## [Assigned task]
Nothing but the lines from the start of the data through the line with "Casa en ejecución" should appear in the answer, each retyped exactly, and pictures should not.

Web page caption snippets

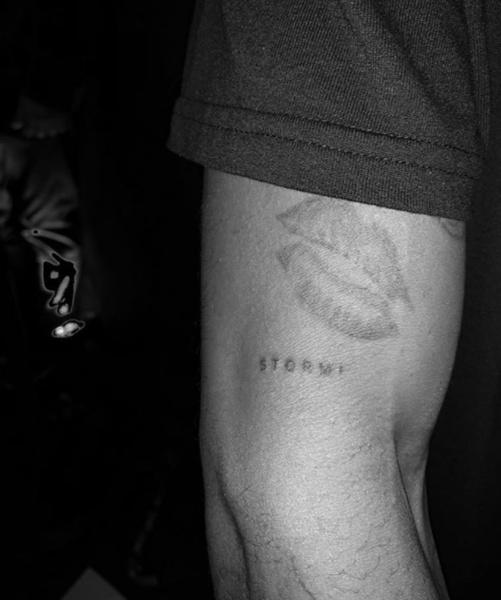 Фото №2 - Кайли Дженнер и Трэвис Скотт сделали одинаковые татуировки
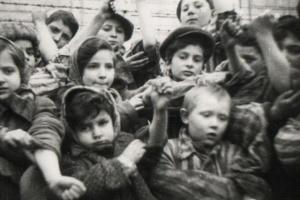 Голокост: не лише пам'ятати, а й розуміти, чому це з людством сталося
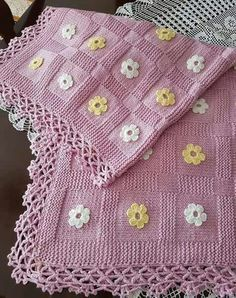 Diy Crafts - 2 Skewers With Big Cut Candy Case Flower Decorated Children Blanket . Knitted Baby Blankets, Baby Blanket Crochet, Crochet Baby, Afghan Crochet Patterns, Baby Knitting Patterns, Loom Knitting, Flower Diy, Flower Making, Diy Crafts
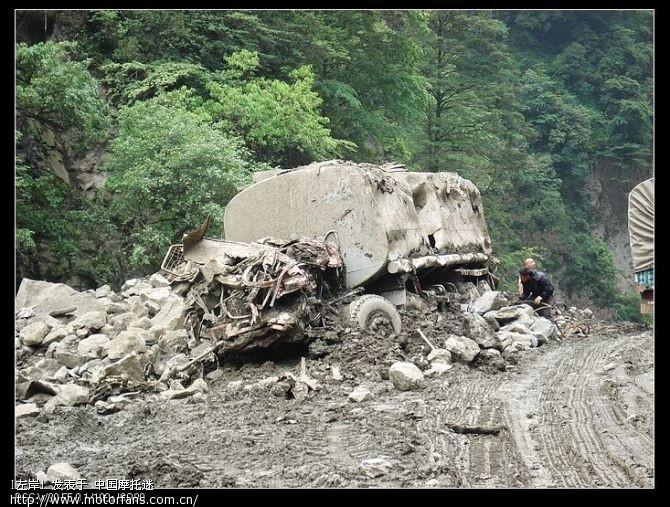 塌方时被压在山下的油罐车.jpg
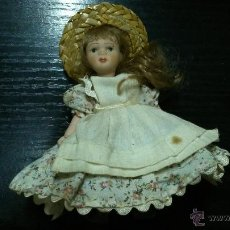 Muñecas Porcelana: MUÑECA DE PORCELANA CON SU TRAJE ORIGINAL.. Lote 41758500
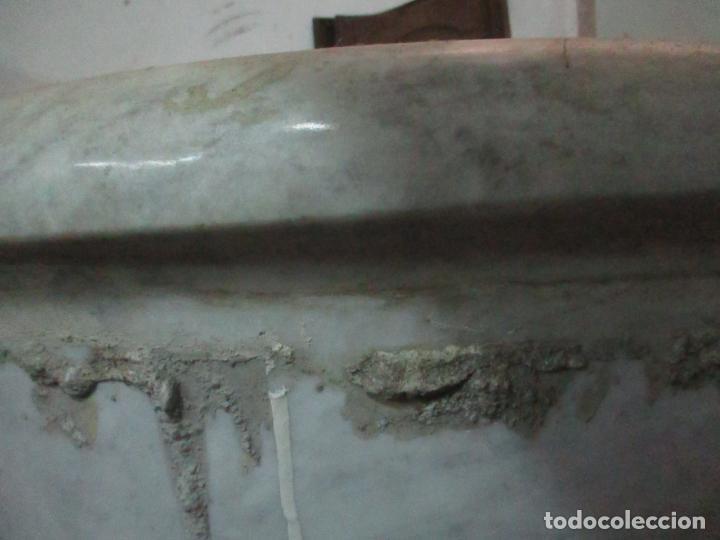 Antigüedades: Antigua Bañera de Mármol - Bañera de una Pieza de Mármol Tallado - con Grifería Original - S. XIX - Foto 17 - 151080794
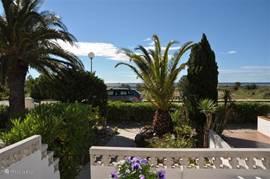 Casa Carima uitzicht, gelegen op de voorst rij direct aan zee en strand.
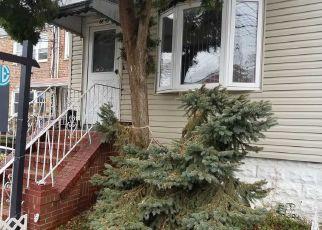 Casa en ejecución hipotecaria in Middle Village, NY, 11379,  75TH ST ID: P1680572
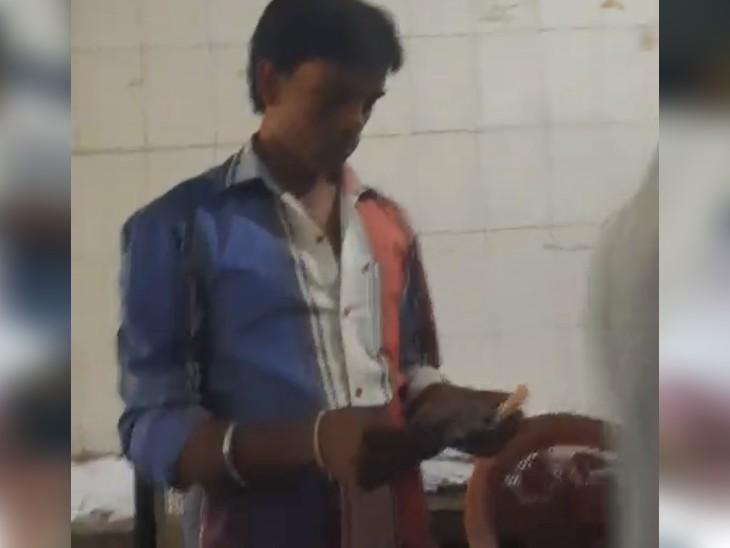 सीवान के DIO ऑफिस में वैक्सीन के नाम पर 500-500 रुपए की वसूली, वीडियो बनता देखा तो कर्मचारी भाग गया|बिहार,Bihar - Dainik Bhaskar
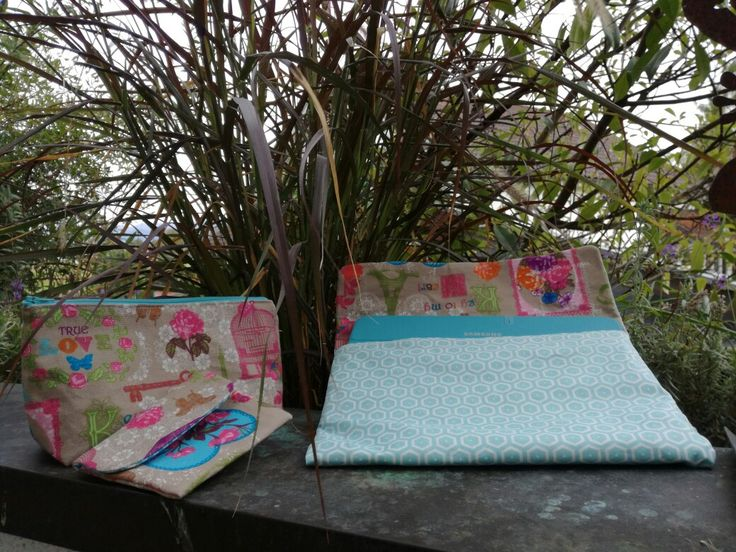 Taschen Set: Tablet-Tasche und kleine Tasche = Zaubertäschchen, Reißverschluss-Tasche = gemacht wie eine Kosmetiktasche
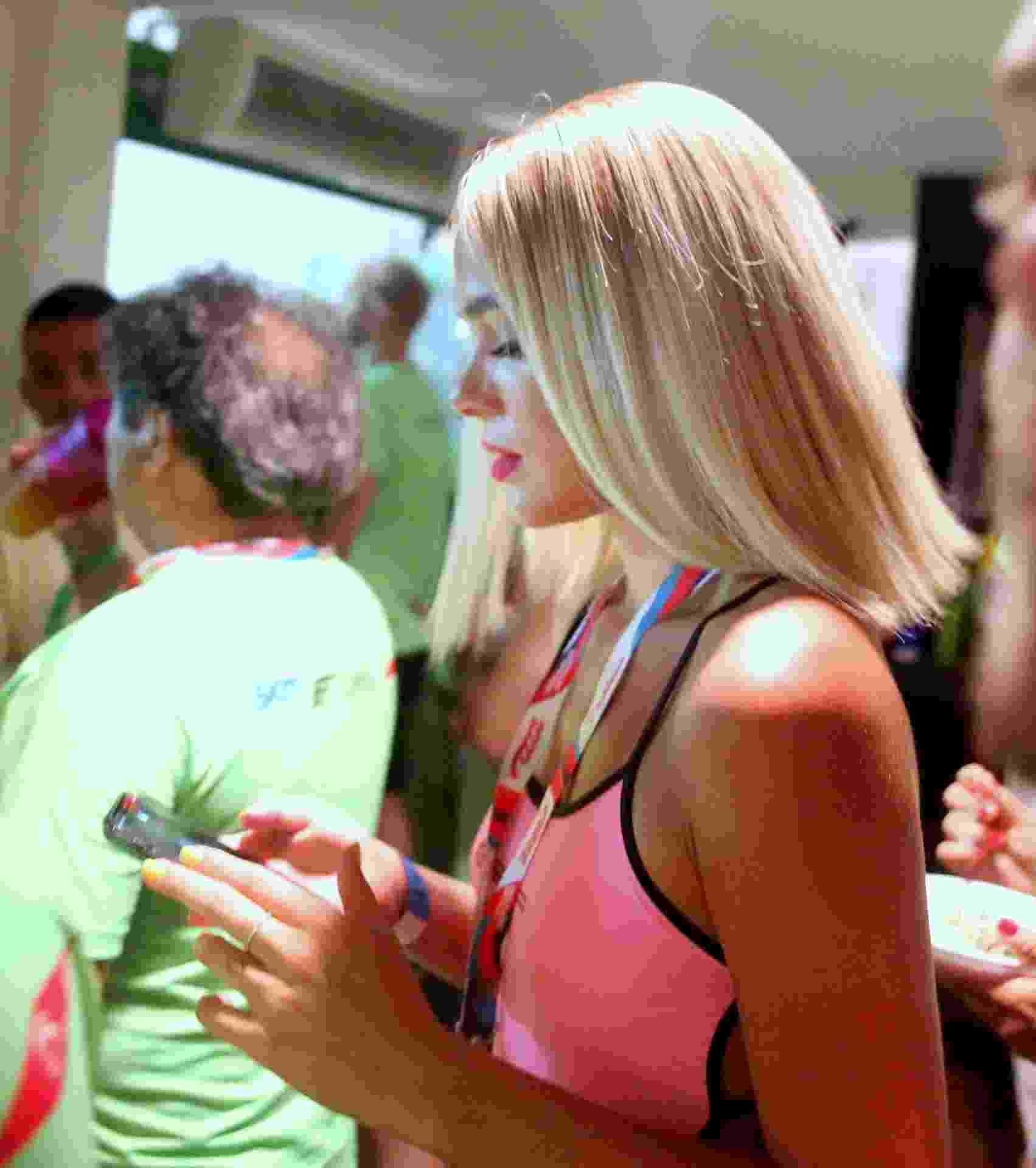 3.mar.2018 - A atriz Bruna Marquezine apareceu loira no camarote Expresso 2222, no Carnaval de Salvador - Thiago Martins/Agnews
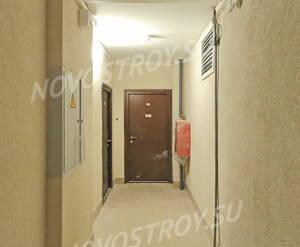 ЖК «Университетский Петергоф»: лестничная площадка 2-ой этаж. 30.01.15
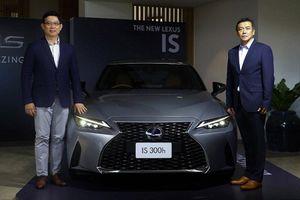 Lexus IS 2021 hơn 2 tỷ đồng tại Thái Lan, sắp về Việt Nam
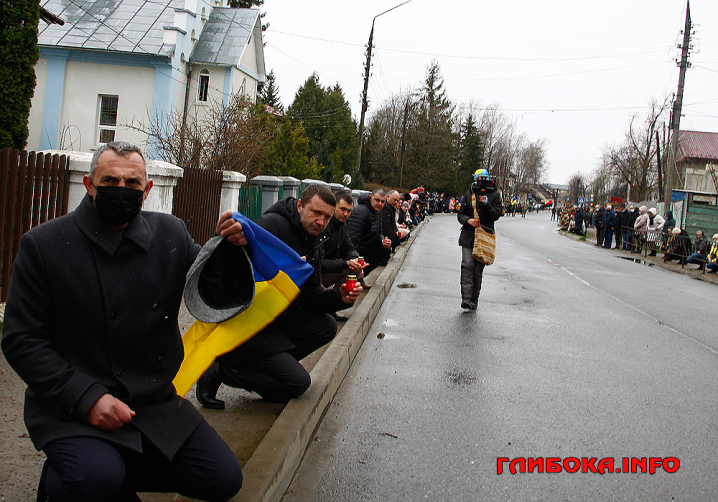 Як проводжали в останню путь Героя з Буковини Ярослава Карлійчука (ФОТО)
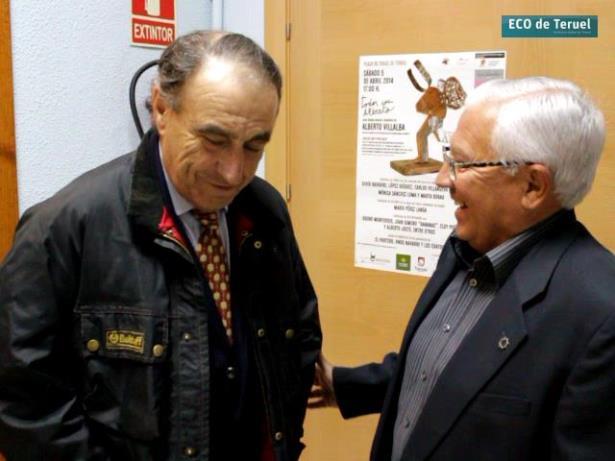 Un momento de la Charla entre nuestro colaborador Aniceto Blasco y el ganadero de Fuente Ymbro, Ricardo Gallardo, el sábado en Cella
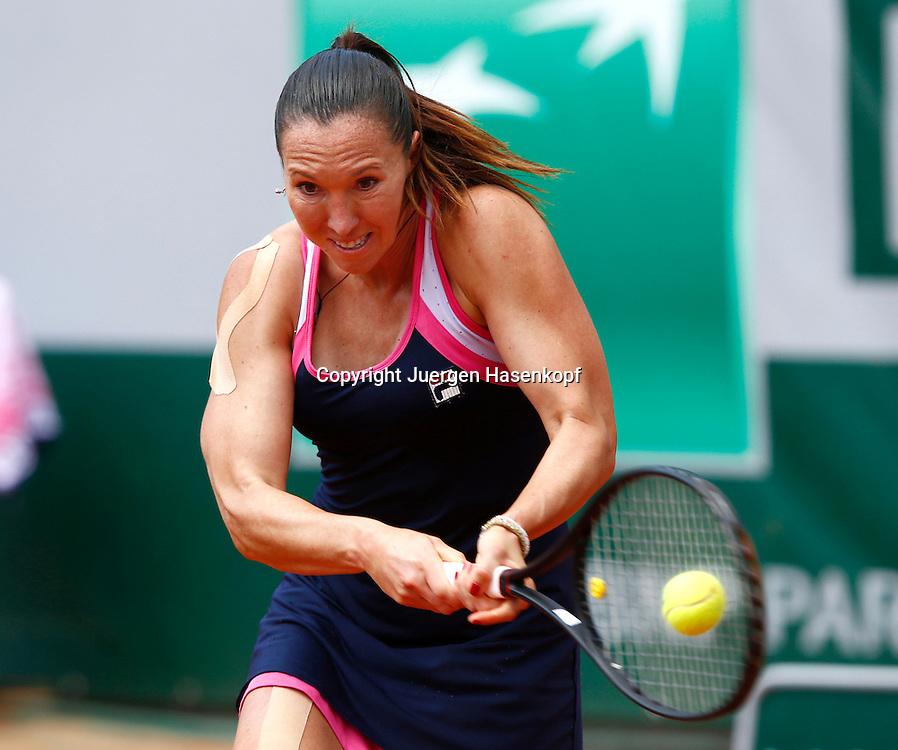 French Open 2013, Roland Garros,Paris,ITF Grand Slam Tennis Tournament, Jelena Jankovic (SRB),Aktion,Einzelbild,Halbkoerper,Querformat,<br /> Kinesiotape,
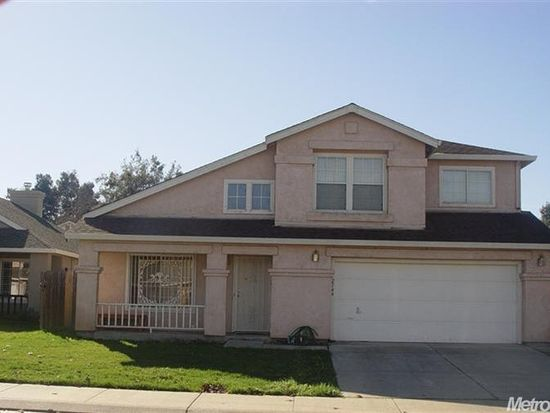 2144 Beau Pre St, Stockton, CA 95206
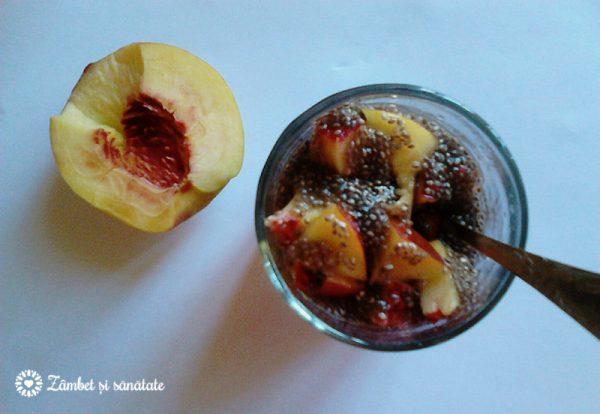 budinca-de-chia-cu-suc-de-portocale-si-nectarine
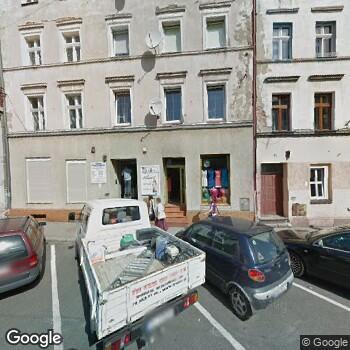 Widok z ulicy Prywatny Gabinet Stomatologiczny Włodzimierz Więcek
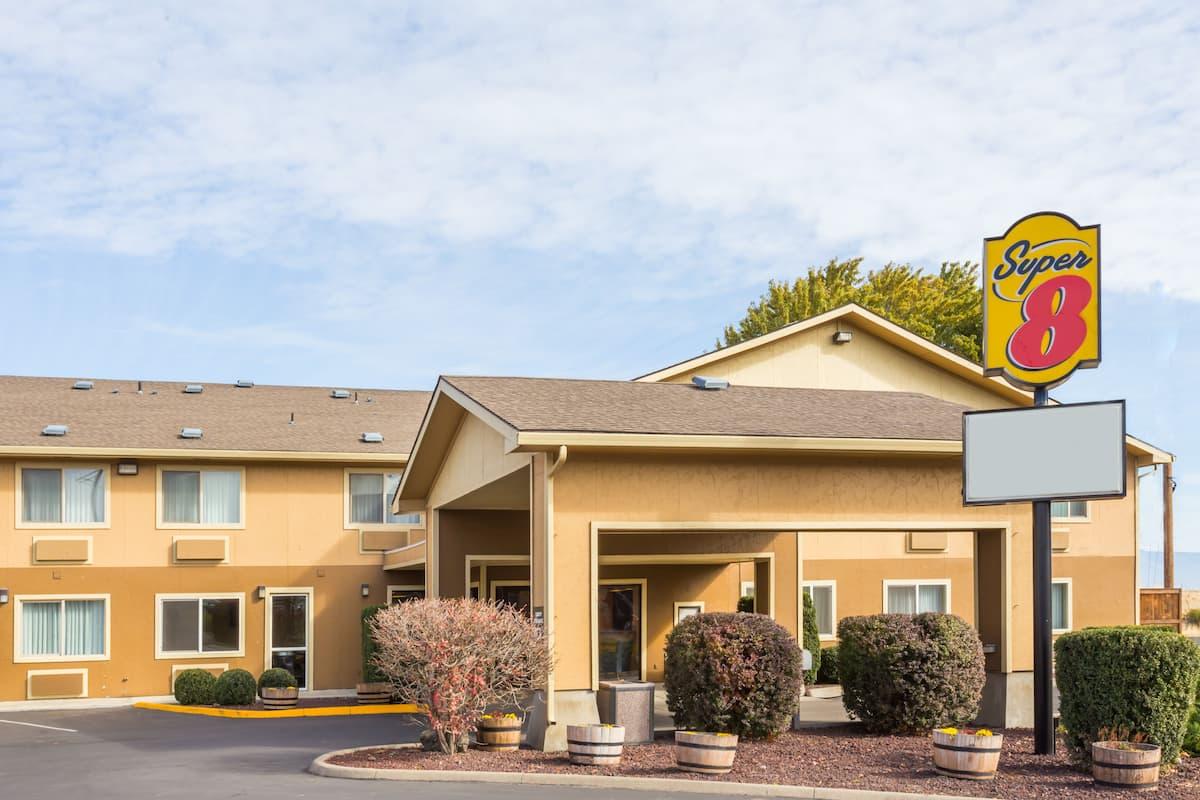 Exterior Of Super 8 Lagrande Hotel In Oregon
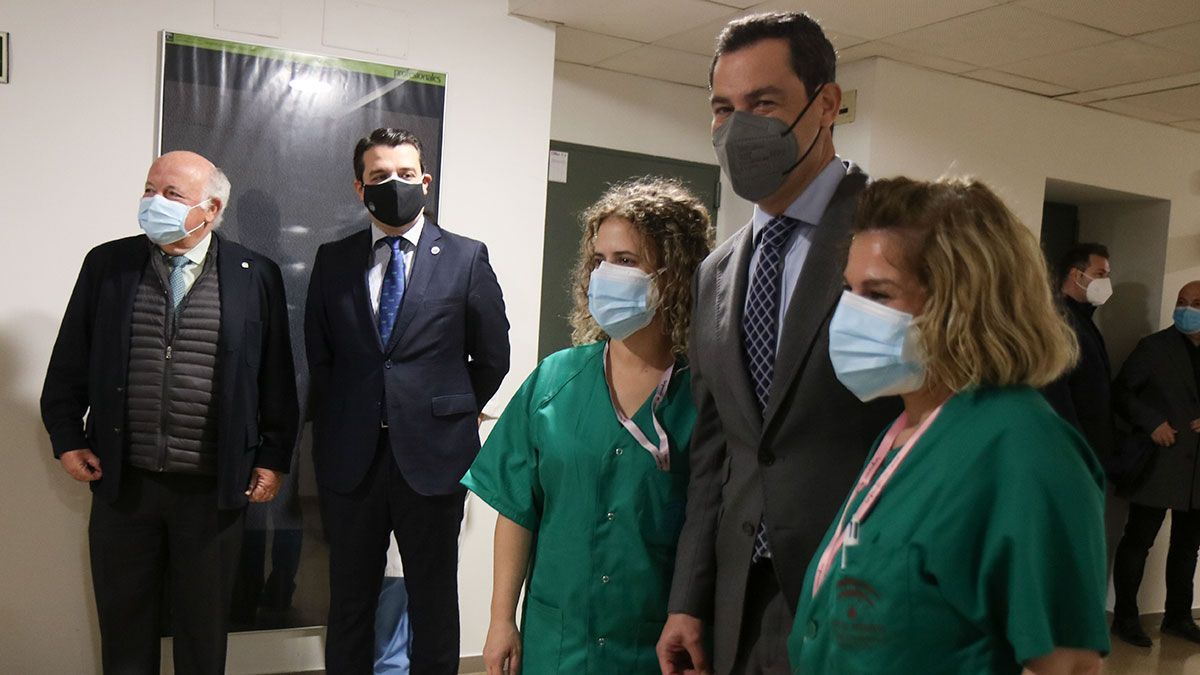 El presidente de la Junta de Andalucía Juanma Moreno en su visita al Hospital Reina Sofía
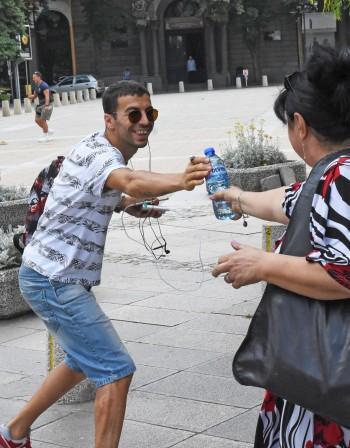 Слънце, жега, пек – Общината дава вода за лек!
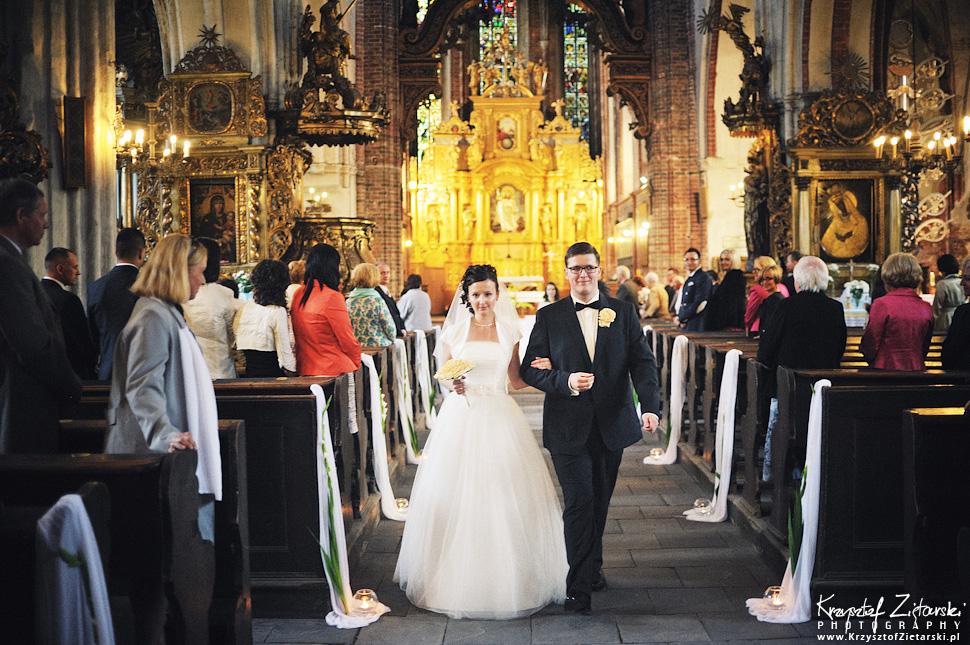 Ślub Kamili i Łukasza - fotografia ślubna Toruń, wesele Hotel 1231, Kościół św.Jakuba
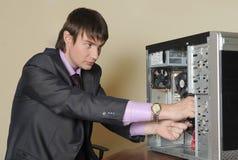 Experte, der den Computer repariert lizenzfreie stockfotos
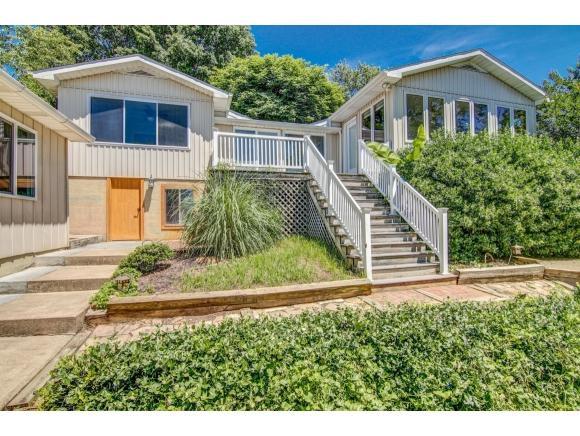 396 Lakeview St., Bluff City, TN 37618 (MLS #422902) :: Bridge Pointe Real Estate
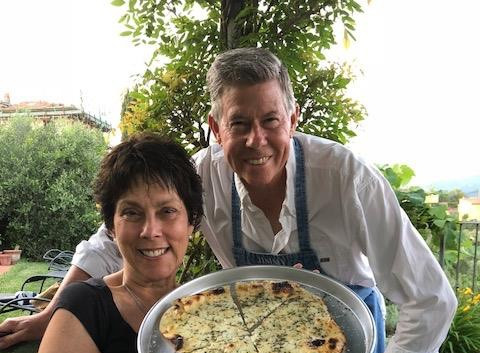 Debbie's Favorite Pizza - Quattro Formaggi con Rosmarino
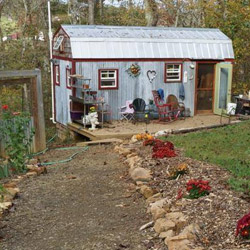 Top tiny house blogs online tiny houses big ideas the for Tiny house blog family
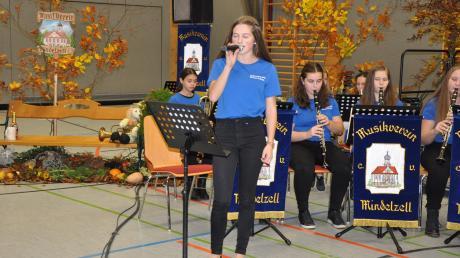 Ausgezeichnete Blasmusik mit Solo- und Gesangseinlagen kennzeichneten das Herbstkonzert des Musikvereins Mindelezll. Unser Bild zeigt die junge Sängerin Veronika Schuster von der Jugendkapelle Mindel-Zusam bei ihrem Vortrag.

## [Written reply]
 Фото №2 - Кайли Дженнер и Трэвис Скотт сделали одинаковые татуировки
 Голокост: не лише пам'ятати, а й розуміти, чому це з людством сталося
 Diy Crafts - 2 Skewers With Big Cut Candy Case Flower Decorated Children Blanket . Knitted Baby Blankets, Baby Blanket Crochet, Crochet Baby, Afghan Crochet Patterns, Baby Knitting Patterns, Loom Knitting, Flower Diy, Flower Making, Diy Crafts
 塌方时被压在山下的油罐车.jpg
 Muñecas Porcelana: MUÑECA DE PORCELANA CON SU TRAJE ORIGINAL.. Lote 41758500
 Antigüedades: Antigua Bañera de Mármol - Bañera de una Pieza de Mármol Tallado - con Grifería Original - S. XIX - Foto 17 - 151080794
 Casa Carima uitzicht, gelegen op de voorst rij direct aan zee en strand.
 Casa en ejecución hipotecaria in Middle Village, NY, 11379,  75TH ST ID: P1680572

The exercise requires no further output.